_Material to process_:
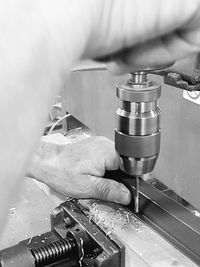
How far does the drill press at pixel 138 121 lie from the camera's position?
554 millimetres

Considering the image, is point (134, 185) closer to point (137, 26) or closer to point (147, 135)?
point (147, 135)

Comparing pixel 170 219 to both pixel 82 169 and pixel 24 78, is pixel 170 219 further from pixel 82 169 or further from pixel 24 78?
pixel 24 78

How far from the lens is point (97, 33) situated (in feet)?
0.83

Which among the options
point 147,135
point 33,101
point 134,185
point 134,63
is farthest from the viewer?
point 134,185

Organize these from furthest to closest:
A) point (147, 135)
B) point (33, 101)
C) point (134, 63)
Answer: point (147, 135)
point (134, 63)
point (33, 101)

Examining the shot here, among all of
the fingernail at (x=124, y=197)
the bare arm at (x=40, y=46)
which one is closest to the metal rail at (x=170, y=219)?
the fingernail at (x=124, y=197)

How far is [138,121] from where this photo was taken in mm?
564

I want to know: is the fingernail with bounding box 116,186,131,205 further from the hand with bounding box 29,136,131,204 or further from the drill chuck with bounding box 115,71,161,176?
the drill chuck with bounding box 115,71,161,176

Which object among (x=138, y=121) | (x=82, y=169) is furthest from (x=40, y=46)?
(x=82, y=169)

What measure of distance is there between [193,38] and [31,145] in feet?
0.52

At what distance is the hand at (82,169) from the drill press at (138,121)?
146 mm

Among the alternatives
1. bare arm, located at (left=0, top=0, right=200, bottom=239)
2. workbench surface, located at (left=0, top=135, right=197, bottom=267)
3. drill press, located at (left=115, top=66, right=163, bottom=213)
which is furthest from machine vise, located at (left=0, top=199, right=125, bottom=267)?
bare arm, located at (left=0, top=0, right=200, bottom=239)

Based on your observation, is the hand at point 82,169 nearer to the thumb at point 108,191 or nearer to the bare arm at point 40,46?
the thumb at point 108,191

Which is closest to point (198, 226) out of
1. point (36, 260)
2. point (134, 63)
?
point (36, 260)
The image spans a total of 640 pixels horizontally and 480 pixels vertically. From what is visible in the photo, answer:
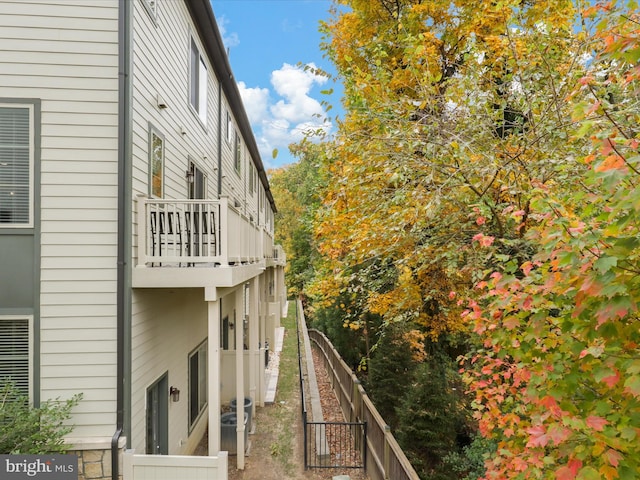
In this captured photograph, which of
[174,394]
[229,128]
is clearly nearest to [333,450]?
[174,394]

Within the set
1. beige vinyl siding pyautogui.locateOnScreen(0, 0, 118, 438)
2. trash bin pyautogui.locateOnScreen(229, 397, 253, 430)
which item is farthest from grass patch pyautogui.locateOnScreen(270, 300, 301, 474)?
beige vinyl siding pyautogui.locateOnScreen(0, 0, 118, 438)

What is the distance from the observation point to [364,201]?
7645 millimetres

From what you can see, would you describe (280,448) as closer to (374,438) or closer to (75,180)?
(374,438)

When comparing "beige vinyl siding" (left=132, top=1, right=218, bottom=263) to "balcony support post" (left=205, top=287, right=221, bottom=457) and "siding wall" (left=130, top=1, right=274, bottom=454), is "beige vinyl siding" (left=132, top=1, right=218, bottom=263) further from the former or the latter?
"balcony support post" (left=205, top=287, right=221, bottom=457)

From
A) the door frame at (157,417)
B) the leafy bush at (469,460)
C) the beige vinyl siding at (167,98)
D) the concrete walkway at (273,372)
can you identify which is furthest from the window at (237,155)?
the leafy bush at (469,460)

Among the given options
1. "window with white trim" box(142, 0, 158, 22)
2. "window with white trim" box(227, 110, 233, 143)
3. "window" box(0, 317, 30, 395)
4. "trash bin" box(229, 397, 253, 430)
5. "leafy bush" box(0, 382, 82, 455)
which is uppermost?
"window with white trim" box(227, 110, 233, 143)

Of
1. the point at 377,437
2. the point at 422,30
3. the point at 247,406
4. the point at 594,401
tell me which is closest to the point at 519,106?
the point at 422,30

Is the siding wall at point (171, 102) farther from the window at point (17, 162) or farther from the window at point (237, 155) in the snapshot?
the window at point (237, 155)

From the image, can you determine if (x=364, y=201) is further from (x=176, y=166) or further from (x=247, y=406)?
(x=247, y=406)

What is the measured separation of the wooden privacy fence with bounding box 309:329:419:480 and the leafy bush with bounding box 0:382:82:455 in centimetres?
466

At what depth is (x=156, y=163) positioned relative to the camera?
22.1ft

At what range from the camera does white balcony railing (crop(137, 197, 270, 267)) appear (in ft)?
18.7

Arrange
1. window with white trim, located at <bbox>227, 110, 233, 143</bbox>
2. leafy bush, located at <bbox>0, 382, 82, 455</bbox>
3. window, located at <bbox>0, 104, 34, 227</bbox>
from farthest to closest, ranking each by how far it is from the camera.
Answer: window with white trim, located at <bbox>227, 110, 233, 143</bbox> < window, located at <bbox>0, 104, 34, 227</bbox> < leafy bush, located at <bbox>0, 382, 82, 455</bbox>

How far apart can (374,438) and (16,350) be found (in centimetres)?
615
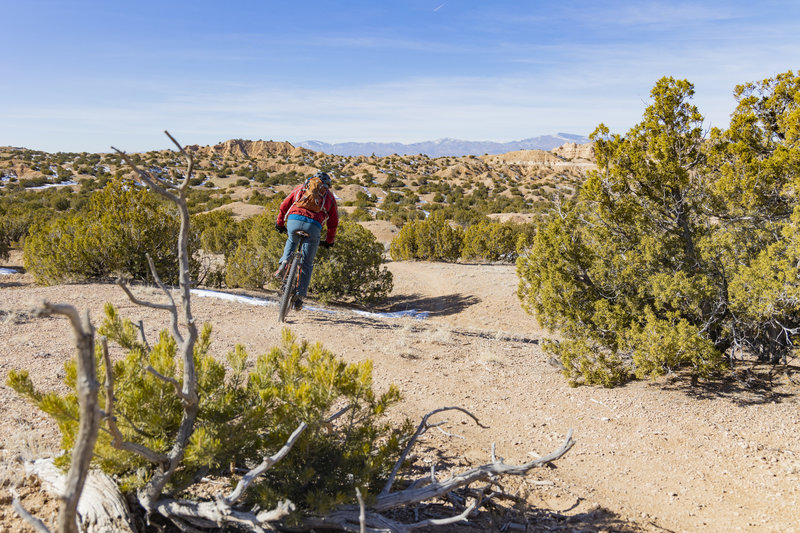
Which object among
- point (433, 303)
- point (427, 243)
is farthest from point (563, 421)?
point (427, 243)

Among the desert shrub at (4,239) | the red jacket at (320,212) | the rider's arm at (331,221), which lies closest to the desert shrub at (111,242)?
the red jacket at (320,212)

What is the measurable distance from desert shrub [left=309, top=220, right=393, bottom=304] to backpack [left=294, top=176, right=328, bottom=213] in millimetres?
5452

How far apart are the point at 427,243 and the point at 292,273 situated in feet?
44.3

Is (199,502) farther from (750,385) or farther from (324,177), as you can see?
(750,385)

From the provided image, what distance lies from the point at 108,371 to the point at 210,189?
44.7 metres

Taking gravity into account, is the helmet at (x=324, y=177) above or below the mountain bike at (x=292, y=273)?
above

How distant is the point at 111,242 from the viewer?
10508 millimetres

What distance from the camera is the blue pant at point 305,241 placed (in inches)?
261

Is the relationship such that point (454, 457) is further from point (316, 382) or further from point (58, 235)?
point (58, 235)

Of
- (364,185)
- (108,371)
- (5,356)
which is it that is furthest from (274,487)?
(364,185)

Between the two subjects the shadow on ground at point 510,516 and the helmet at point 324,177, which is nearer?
the shadow on ground at point 510,516

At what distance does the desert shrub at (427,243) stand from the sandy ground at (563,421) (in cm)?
1232

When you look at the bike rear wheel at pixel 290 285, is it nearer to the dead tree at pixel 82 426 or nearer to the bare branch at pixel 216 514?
the bare branch at pixel 216 514

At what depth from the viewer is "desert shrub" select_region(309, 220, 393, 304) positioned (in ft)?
40.1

_Directions for this task_: Copy everything in the records above except the pictures, exactly as written.

_Answer for the task_:
How far does the drill press at pixel 138 121 lie from the camera's position?
554 millimetres

Considering the image, is point (134, 185) closer to point (137, 26) or closer to point (147, 135)?
point (147, 135)

Comparing pixel 170 219 to both pixel 82 169 and pixel 24 78, is pixel 170 219 further from pixel 82 169 or further from pixel 24 78?
pixel 24 78

How far from the lens is point (97, 33) situated (in feet)?
0.83

Which among the options
point 147,135
point 33,101
point 134,185
point 134,63
is farthest from the viewer?
point 134,185

Organize these from furthest to closest:
A) point (147, 135)
B) point (33, 101)
C) point (134, 63)
Answer: point (147, 135)
point (134, 63)
point (33, 101)

Examining the shot here, among all of
the fingernail at (x=124, y=197)
the bare arm at (x=40, y=46)
which one is closest to the metal rail at (x=170, y=219)?
the fingernail at (x=124, y=197)

How far is [138,121] from where this photo was taken in mm?
564

I want to know: is the fingernail with bounding box 116,186,131,205 further from the hand with bounding box 29,136,131,204 or further from the drill chuck with bounding box 115,71,161,176?
the drill chuck with bounding box 115,71,161,176

Which object among (x=138, y=121) | (x=82, y=169) is furthest from (x=40, y=46)?
(x=82, y=169)

What measure of distance is there between [193,38] and [31,145] in feet?
0.52

At what distance is the hand at (82,169) from the drill press at (138,121)?
146 mm

Among the alternatives
1. bare arm, located at (left=0, top=0, right=200, bottom=239)
2. workbench surface, located at (left=0, top=135, right=197, bottom=267)
3. drill press, located at (left=115, top=66, right=163, bottom=213)
which is furthest from machine vise, located at (left=0, top=199, right=125, bottom=267)?
bare arm, located at (left=0, top=0, right=200, bottom=239)

Based on your observation, is the hand at point 82,169 nearer to the thumb at point 108,191 or nearer to the bare arm at point 40,46?
the thumb at point 108,191

Which is closest to point (198, 226) out of
1. point (36, 260)
2. point (134, 63)
?
point (36, 260)
The image spans a total of 640 pixels horizontally and 480 pixels vertically. From what is visible in the photo, answer:
In this captured photograph, which of
[174,394]
[229,128]
is clearly nearest to [333,450]?
[174,394]

Within the set
1. beige vinyl siding pyautogui.locateOnScreen(0, 0, 118, 438)
2. trash bin pyautogui.locateOnScreen(229, 397, 253, 430)
which item is farthest from grass patch pyautogui.locateOnScreen(270, 300, 301, 474)?
beige vinyl siding pyautogui.locateOnScreen(0, 0, 118, 438)

What is the distance from the observation point to [364,201]?
7645 millimetres

From what you can see, would you describe (280,448) as closer to (374,438) or closer to (75,180)?
(374,438)

When comparing "beige vinyl siding" (left=132, top=1, right=218, bottom=263) to "balcony support post" (left=205, top=287, right=221, bottom=457) and "siding wall" (left=130, top=1, right=274, bottom=454), is "beige vinyl siding" (left=132, top=1, right=218, bottom=263) further from the former or the latter?
"balcony support post" (left=205, top=287, right=221, bottom=457)

From
A) the door frame at (157,417)
B) the leafy bush at (469,460)
C) the beige vinyl siding at (167,98)
D) the concrete walkway at (273,372)
can you identify which is furthest from the window at (237,155)?
the leafy bush at (469,460)

Among the given options
1. "window with white trim" box(142, 0, 158, 22)
2. "window with white trim" box(227, 110, 233, 143)
3. "window" box(0, 317, 30, 395)
4. "trash bin" box(229, 397, 253, 430)
5. "leafy bush" box(0, 382, 82, 455)
which is uppermost?
"window with white trim" box(227, 110, 233, 143)

Of
1. the point at 377,437
2. the point at 422,30
3. the point at 247,406
4. the point at 594,401
tell me which is closest to the point at 519,106?
the point at 422,30

Is the siding wall at point (171, 102) farther from the window at point (17, 162) or farther from the window at point (237, 155) in the snapshot?
the window at point (237, 155)

From the image, can you determine if (x=364, y=201) is further from (x=176, y=166) or further from (x=247, y=406)?
(x=247, y=406)

What is the measured separation of the wooden privacy fence with bounding box 309:329:419:480 and the leafy bush with bounding box 0:382:82:455 in centimetres?
466

At what depth is (x=156, y=163) positioned relative to the camera?
22.1ft

At what range from the camera does white balcony railing (crop(137, 197, 270, 267)) appear (in ft)?
18.7

Arrange
1. window with white trim, located at <bbox>227, 110, 233, 143</bbox>
2. leafy bush, located at <bbox>0, 382, 82, 455</bbox>
3. window, located at <bbox>0, 104, 34, 227</bbox>
from farthest to closest, ranking each by how far it is from the camera.
Answer: window with white trim, located at <bbox>227, 110, 233, 143</bbox> < window, located at <bbox>0, 104, 34, 227</bbox> < leafy bush, located at <bbox>0, 382, 82, 455</bbox>

How far apart can (374,438) and (16,350) be found (in centimetres)?
615
Which object among
- point (433, 303)
- point (427, 243)
is farthest from point (563, 421)?
point (427, 243)

Among the desert shrub at (4,239) | the red jacket at (320,212) | the rider's arm at (331,221), which lies closest to the desert shrub at (111,242)?
the red jacket at (320,212)

What is the measurable distance from desert shrub [left=309, top=220, right=393, bottom=304] to backpack [left=294, top=176, right=328, bottom=213] in millimetres?
5452

How far apart are the point at 427,243 and the point at 292,273 situated in feet?
44.3

Is (199,502) farther from (750,385) or farther from (324,177), as you can see?
(750,385)

From the provided image, what distance lies from the point at 108,371 to the point at 210,189?
44.7 metres

Taking gravity into account, is the helmet at (x=324, y=177) above or below the mountain bike at (x=292, y=273)?
above

How distant is the point at 111,242 from the viewer?
10508 millimetres

What distance from the camera is the blue pant at point 305,241 placed (in inches)?
261

Is the relationship such that point (454, 457) is further from point (316, 382) or further from point (58, 235)?
point (58, 235)

Of
- (364,185)
- (108,371)
- (5,356)
which is it that is furthest from (274,487)?
(364,185)

Between the two subjects the shadow on ground at point 510,516 and the helmet at point 324,177, which is nearer?
the shadow on ground at point 510,516

At what distance does the desert shrub at (427,243) stand from the sandy ground at (563,421) (in cm)?
1232

When you look at the bike rear wheel at pixel 290 285, is it nearer to the dead tree at pixel 82 426 or nearer to the bare branch at pixel 216 514?
the bare branch at pixel 216 514

At what depth from the viewer is "desert shrub" select_region(309, 220, 393, 304) positioned (in ft)?
40.1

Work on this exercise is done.